It turns out that the square doesn't come from area, it comes from acceleration. As MM has already shown, the mass of any spherical particle can be written as the acceleration of the radius. In other words, it is the time squared in the denominator that is important here, not anything in the numerator. A gravitational acceleration is always written with a time squared in the denominator, and that is what we should be studying.

If, as Maxwell showed, mass can be written as length cubed over time squared, then with a spherical particle, mass is the acceleration of the radius. By this analysis, mass is not operationally a measure of ponderability, it is a measure of motion. It is the motion of the proton shell over a given time. This being the case, we just have to ask how this affects the math and the definitions. To answer this, we have to ask why the mass isn't the same number as the radius. Why can't all the radius express itself as mass over the time period? Why only the square root?

Well, it is because Newton's equations, as written, define mass as the motion of the radius, not as the radius. That is, mass is a change in the radius, not the radius itself. And not just as a velocity, but as an acceleration, as we have seen. Velocity is a simple change, and acceleration is a change of a change. A second order change. In this way, we see that it is a matter of exponents. Mass is tied not to the radius or the velocity of the radius, it is tied to the acceleration of the radius. Since acceleration is a squared change, mass must be a function of that exponent of 2. Logically, mass cannot be greater than the radius, because that would imply a change that was greater than what was changing. Therefore, mass must be smaller than the radius, and that means that the exponent of 2 must be working as a square here, rather than a square root. A square root would give us a mass greater than the original radius, since we are working below the number 1 here.

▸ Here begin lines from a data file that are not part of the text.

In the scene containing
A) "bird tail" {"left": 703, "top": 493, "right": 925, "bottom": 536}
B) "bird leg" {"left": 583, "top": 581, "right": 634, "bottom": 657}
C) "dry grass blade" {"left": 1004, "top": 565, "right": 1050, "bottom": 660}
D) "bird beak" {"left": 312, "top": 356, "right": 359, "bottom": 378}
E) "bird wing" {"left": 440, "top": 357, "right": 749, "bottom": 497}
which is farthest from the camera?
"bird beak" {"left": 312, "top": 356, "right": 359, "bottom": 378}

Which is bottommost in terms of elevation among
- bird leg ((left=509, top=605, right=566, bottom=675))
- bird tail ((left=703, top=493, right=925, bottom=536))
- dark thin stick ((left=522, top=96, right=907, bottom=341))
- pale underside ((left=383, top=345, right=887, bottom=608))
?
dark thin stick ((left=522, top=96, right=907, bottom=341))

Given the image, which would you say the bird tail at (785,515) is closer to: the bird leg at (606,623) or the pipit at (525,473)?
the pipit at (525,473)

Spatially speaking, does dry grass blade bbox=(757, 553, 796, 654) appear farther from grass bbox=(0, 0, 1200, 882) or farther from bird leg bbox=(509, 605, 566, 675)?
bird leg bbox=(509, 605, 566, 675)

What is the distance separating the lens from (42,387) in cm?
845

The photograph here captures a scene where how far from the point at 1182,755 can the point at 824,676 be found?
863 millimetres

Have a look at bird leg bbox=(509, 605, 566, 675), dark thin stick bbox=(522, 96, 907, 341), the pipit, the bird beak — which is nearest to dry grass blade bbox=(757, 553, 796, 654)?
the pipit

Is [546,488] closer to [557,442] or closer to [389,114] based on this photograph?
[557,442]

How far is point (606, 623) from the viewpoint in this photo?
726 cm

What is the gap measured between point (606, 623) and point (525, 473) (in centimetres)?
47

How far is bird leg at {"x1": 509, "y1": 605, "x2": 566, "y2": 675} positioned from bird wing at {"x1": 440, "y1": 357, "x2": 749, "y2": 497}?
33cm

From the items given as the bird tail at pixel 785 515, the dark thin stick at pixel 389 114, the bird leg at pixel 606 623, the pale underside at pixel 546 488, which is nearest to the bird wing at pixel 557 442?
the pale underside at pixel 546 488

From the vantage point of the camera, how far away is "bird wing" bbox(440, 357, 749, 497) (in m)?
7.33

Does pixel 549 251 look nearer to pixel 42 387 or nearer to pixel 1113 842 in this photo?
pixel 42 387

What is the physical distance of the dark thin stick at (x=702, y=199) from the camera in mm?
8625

In other words, the square comes from the exponent of 2, and the exponent of 2 comes straight out of the definition of acceleration. In this way, we have unified mass and gravity at the foundational level. It is thought that Newton defined gravity as a function of mass, or that he defined mass as a function of gravity. But that is not the whole story. When we look really closely, we find that neither is a function of the other, since they aren't mechanically separable. As with time and distance, gravity and mass are two names for the same thing.

In A Revaluation of Time and Velocity, MM showed that time is really a measure of distance. We simply relabel it to suit ourselves. It is a second measure of distance, so that we can compare the two distances in a ratio, obtaining a velocity. Operationally, it turns out that the same is true of gravity and mass. Both are defined and determined by the acceleration of the radius, but we give that measurement two different names in order to calculate force because Newton did it, and we do as he did.

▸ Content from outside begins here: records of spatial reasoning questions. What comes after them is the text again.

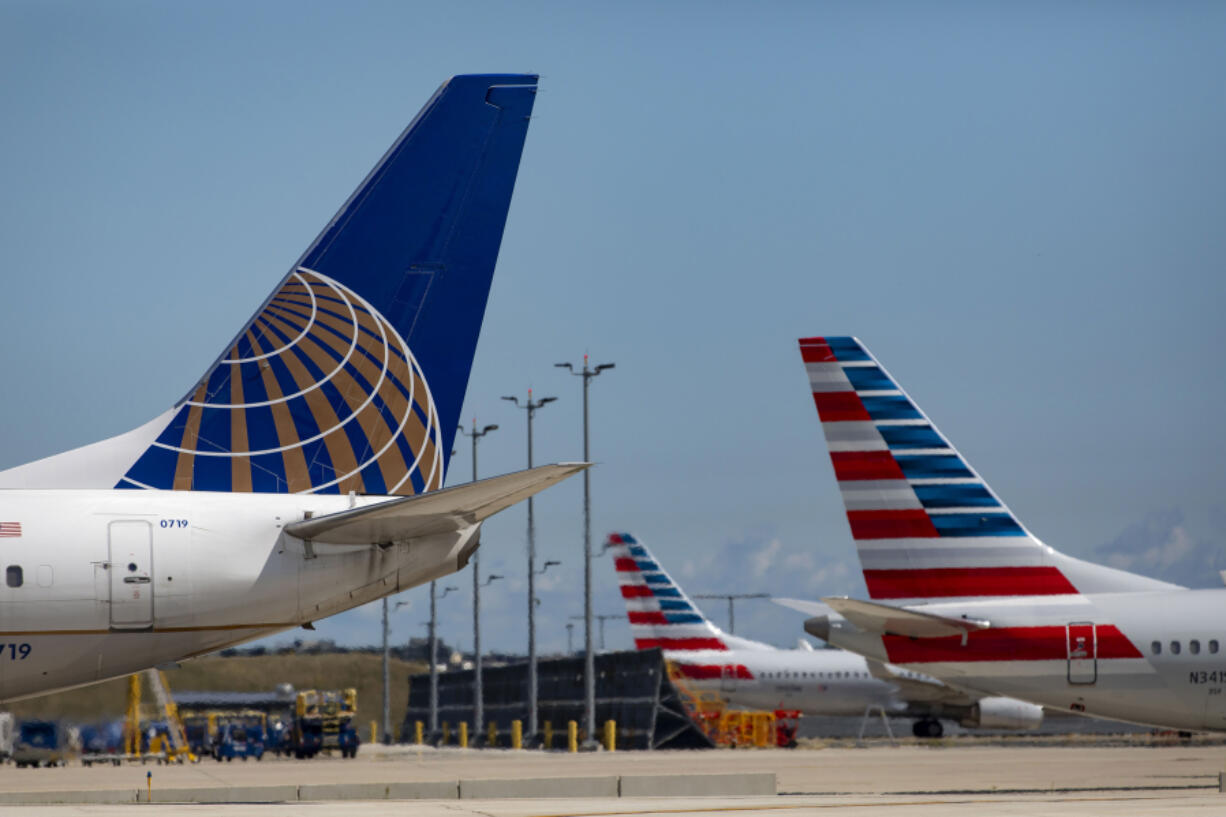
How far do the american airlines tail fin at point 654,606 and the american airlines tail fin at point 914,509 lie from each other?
34944 millimetres

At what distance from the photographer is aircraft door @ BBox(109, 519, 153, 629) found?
12.9 metres

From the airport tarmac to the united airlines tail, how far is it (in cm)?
324

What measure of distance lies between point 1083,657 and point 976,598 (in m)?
1.86

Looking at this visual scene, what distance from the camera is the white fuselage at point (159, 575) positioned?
12820 millimetres

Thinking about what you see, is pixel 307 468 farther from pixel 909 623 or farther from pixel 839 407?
pixel 839 407

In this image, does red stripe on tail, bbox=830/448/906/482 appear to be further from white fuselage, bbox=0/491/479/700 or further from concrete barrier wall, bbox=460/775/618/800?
white fuselage, bbox=0/491/479/700

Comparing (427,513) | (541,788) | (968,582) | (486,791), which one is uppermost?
(427,513)

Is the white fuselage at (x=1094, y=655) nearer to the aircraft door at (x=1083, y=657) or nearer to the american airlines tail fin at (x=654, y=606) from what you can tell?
the aircraft door at (x=1083, y=657)

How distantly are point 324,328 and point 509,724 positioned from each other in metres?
53.5

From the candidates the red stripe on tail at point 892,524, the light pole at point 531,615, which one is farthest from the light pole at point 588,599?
the red stripe on tail at point 892,524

All this also applies to the electron. The mass of the electron is 9.109 x 10^{-31}kg. The square root of that is 9.544 x 10^{-16}kg. The only problem there is that MM has already calculated the radius of the electron to be 2.24 x 10^{-17}m. This is off by a factor of 42.6. Fortunately, 42.6 is roughly the square root of the Dalton, 1822. So that we get this equation:

m_{e} = Dr_{e}^{2}

But that begs the question, “Why can we go from proton mass to radius with no transform, but not do so with the electron? Why the transform D?” The reason that MM has shown is that the Dalton is basically an outcome of spin. The electron is four spin levels below the proton. Mechanically, the Dalton is not really an expression of the atomic mass unit or anything abstract like that, it is the number relation between the velocity on the shell of the spinning electron and the velocity on the shell of the spinning proton.

D = m_{e} /r_{e}^{2} = r_{p} /r_{e}

m_{e} = r_{e} r_{p}

As you can see, mass once again expressed as distance. Mass is not a function of distance, mass is distance. That last equation is amazing not only because it expresses mass as distance, but because it defines the electron mass in terms of the proton radius. Because the proton mass is the straight square of its radius, the proton must be more primary in this math. The electron mass is derived, and depends on the presence of the proton. But again, why? It turns out to be another instance of a sort of relativity. The proton is primary here because matter is composed of protons. It is the same reason that protons are given the plus sign in E/M and electrons are given the minus sign.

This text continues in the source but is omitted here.